In response, our team has proposed an actionable solution that expands on the approach previously utilized to address the same challenge around mental health app evaluation. For the last ten years, we have supported MINDapps.org as the largest mental health app database, providing free access to anyone in the world to transparent, actionable, and updated information on mental health apps [85, 86]. Through evaluating apps across 105 dimensions, MINDapps.org allows our team to share a profile for each app that a user can then search to assess which apps offer the best match for their unique needs [87]. For MINDapps.org, we profile each app every 6 months and have designed the 105 profile questions to assess the core features, inputs, and outputs that most apps can offer [88].

However, with LLMs, a profiling approach like MINDapps.org is useful, but alone, insufficient. While certain profiling aspects, such as privacy/security, are relevant in both apps and AI, others, such as personality, are unique to AI agents. Given that traditional smartphone apps are programs that do not often perform reasoning but instead support skills in a deterministic manner (e.g., most of these apps offer mindfulness or mood tracking [88]), assessing their performance was superfluous. However, with LLMs, assessing performance is critical as their abilities to respond are neither deterministic nor limited to supporting skills.

Benchmarks are the most widely used ways to assess LLM performance [81, 89]. When new statistics emerge and claim that a certain LLM is “better” than another, this generally refers to benchmarks or standardized tests that are used to assess LLM performance. While general benchmarks for language understanding, mathematical reasoning, and coding proliferate, mental health evaluation remains fragmented and poorly suited to clinical realities [90]. Existing medical LLM benchmarks either exclude mental health entirely or treat it as a minor component– MedQA includes only 5–15% psychiatry questions [91], while broader efforts like MedHELM [72] and GMAI-MMBench [78] span dozens of medical specialties with minimal mental health representation. In May of 2025, OpenAI shared HealthBench, a set of AI-generated cases rated by clinicians [49]. OpenAI shared this benchmark to enable open LLM benchmarking and ascertain how LLM-derived responses compared to the clinician assessments. While HealthBench is an important milestone, only a few of the cases focused on mental health with even fewer mental health experts scoring those cases (ie, most were scored by non-mental health clinicians), thus calling into question its reliability to serve as an appropriate mental health benchmark.

Even dedicated mental health benchmarking attempts reveal significant gaps. Recent domain-specific efforts like PsychBench targeting psychiatric clinical tasks with structured scoring [92], MentalChat16K providing conversational data for testing assistants [93], and CounselBench offering clinician-rated adversarial counseling evaluations [94] all advance the field, but they employ incompatible formats, task designs, and scoring rubrics that hinder meaningful cross-benchmark comparisons. Most critically, no centralized platform exists for accessing and comparing results across evaluation efforts, leaving stakeholders unable to make informed comparisons between models even though millions are already using LLM-based tools for mental health support.
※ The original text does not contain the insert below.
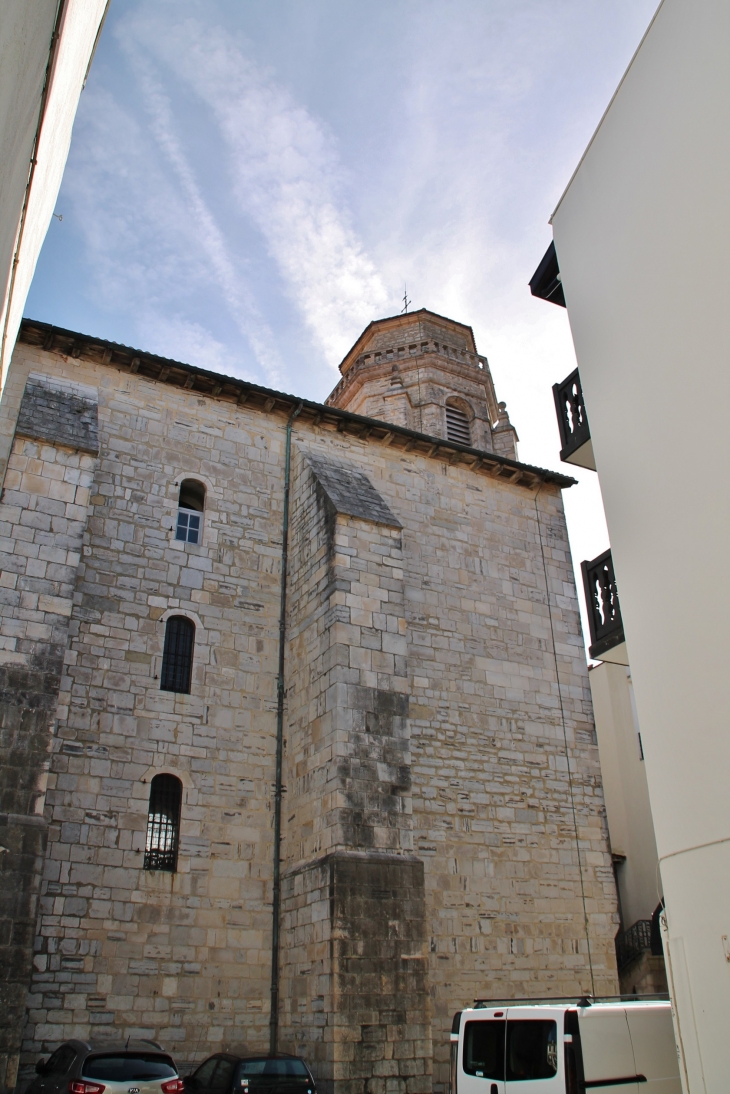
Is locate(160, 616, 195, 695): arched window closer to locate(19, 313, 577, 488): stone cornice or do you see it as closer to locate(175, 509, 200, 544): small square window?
locate(175, 509, 200, 544): small square window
In this paper, we outline how a new approach, combining profiling with performance metrics, is now feasible and offers real-time, actionable information for evaluating LLMs and LLM-based tools in mental health contexts. This method also aids researchers in assessing the potential of current models, regulators in identifying safety risks, and companies in rapidly improving their models to deliver better outcomes.

Methods

Building on our experience from MINDapps.org, and a decade of work in the health technology evaluation space [85, 86], we developed a comprehensive approach to LLM evaluation that offers both profiling and performance evaluation. We then combined both approaches into a single dashboard designed to share real-time, transparent, and actionable information for all stakeholders. Given the expanding role of LLMs for patients and families, we partnered with the National Alliance on Mental Illness (NAMI), the largest grassroots mental health organization in the United States, to ensure this evaluation approach reflects the expertise and needs of individuals and families affected by mental health conditions [95].

Profile evaluation

In alignment with the American Psychiatric Association’s (APA) app evaluation model (and its AI corollary), our LLM profiling methodology addresses core factors such as data use, privacy, and interactional dynamics relevant to any LLM–regardless of its clinical performance [96, 97]. An LLM that offers superior mental health support but owns a user’s personal health information presents an individual choice that users can only make if profiling information is accessible [98]. Through profile evaluation, critical information that is often challenging for patients or clinicians to verify each time they use an LLM or LLM-based tool is clearly presented and feasibly navigated.

Technical profile

While LLMs and LLM-based tools are more complex than apps, they remain technological systems that require a systematic assessment of technical properties, which directly impact user safety and privacy. To identify which technical characteristics warranted inclusion in our platform, three independent raters systematically reviewed the full 105 questions from MINDapps.org to determine individual relevance for LLM evaluation. When disagreements arose, group discussion continued until consensus was reached. We then sought public feedback through public webinars with the Society of Digital Psychiatry, current MINDapps.org users, and our team’s patient advisory board. 48 of the original 105 questions from MINDapps.org were retained in the final curated list, which includes universal digital health concerns such as data retention, privacy policies, and developer information. Through this process, we also identified 59 new characteristics specific to LLM deployment that required documentation, including token limits, context window specifications, model versioning practices, API reliability guarantees, and conversation memory management. For a list of all profiling questions, please see Appendix A.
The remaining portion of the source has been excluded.